| DATA FOR PROCESSING |
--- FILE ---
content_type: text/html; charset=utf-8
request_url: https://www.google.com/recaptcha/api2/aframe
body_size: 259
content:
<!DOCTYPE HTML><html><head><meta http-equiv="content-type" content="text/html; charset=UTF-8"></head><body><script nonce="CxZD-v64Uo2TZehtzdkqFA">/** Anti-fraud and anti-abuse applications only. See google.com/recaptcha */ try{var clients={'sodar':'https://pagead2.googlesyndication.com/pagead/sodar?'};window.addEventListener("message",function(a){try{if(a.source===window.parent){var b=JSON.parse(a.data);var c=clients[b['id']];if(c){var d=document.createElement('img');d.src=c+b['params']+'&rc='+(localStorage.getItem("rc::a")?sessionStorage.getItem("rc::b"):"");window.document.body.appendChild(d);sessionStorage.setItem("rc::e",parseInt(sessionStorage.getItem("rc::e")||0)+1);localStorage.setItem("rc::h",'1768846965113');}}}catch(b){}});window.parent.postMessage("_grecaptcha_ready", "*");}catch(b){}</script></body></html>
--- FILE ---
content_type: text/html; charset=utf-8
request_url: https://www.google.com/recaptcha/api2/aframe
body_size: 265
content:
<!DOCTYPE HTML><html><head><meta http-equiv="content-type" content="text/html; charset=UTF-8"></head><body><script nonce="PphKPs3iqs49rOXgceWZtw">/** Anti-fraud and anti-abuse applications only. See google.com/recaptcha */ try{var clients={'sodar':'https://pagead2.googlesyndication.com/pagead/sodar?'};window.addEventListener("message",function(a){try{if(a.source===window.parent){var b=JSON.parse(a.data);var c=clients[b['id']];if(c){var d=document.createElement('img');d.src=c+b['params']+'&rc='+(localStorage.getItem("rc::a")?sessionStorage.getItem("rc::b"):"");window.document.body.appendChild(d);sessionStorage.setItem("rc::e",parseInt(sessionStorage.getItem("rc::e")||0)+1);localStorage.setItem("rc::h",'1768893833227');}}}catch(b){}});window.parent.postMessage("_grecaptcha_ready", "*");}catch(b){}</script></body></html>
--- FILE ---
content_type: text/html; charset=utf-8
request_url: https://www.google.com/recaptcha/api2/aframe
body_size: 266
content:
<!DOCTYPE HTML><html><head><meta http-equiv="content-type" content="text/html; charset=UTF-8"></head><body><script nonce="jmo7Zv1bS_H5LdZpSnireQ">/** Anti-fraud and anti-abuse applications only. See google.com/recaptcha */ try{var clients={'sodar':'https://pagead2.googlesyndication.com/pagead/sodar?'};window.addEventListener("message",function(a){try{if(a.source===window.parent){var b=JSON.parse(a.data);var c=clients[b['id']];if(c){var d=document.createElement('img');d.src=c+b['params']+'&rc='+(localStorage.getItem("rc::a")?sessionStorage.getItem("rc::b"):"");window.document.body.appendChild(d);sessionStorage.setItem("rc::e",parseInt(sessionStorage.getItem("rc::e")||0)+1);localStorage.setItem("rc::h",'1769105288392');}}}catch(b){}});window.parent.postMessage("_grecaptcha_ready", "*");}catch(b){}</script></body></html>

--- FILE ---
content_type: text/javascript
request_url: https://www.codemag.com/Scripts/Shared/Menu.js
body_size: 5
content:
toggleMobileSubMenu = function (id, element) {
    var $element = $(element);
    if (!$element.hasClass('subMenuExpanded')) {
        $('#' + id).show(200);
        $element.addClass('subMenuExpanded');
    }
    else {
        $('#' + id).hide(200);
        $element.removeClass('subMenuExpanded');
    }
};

| WHAT TO WORK ON |
Wherever the word "subMenuExpanded" turns up in the records above, copy the line that holds it.

| ANSWER FOR THE TASK |
    if (!$element.hasClass('subMenuExpanded')) {
        $element.addClass('subMenuExpanded');
        $element.removeClass('subMenuExpanded');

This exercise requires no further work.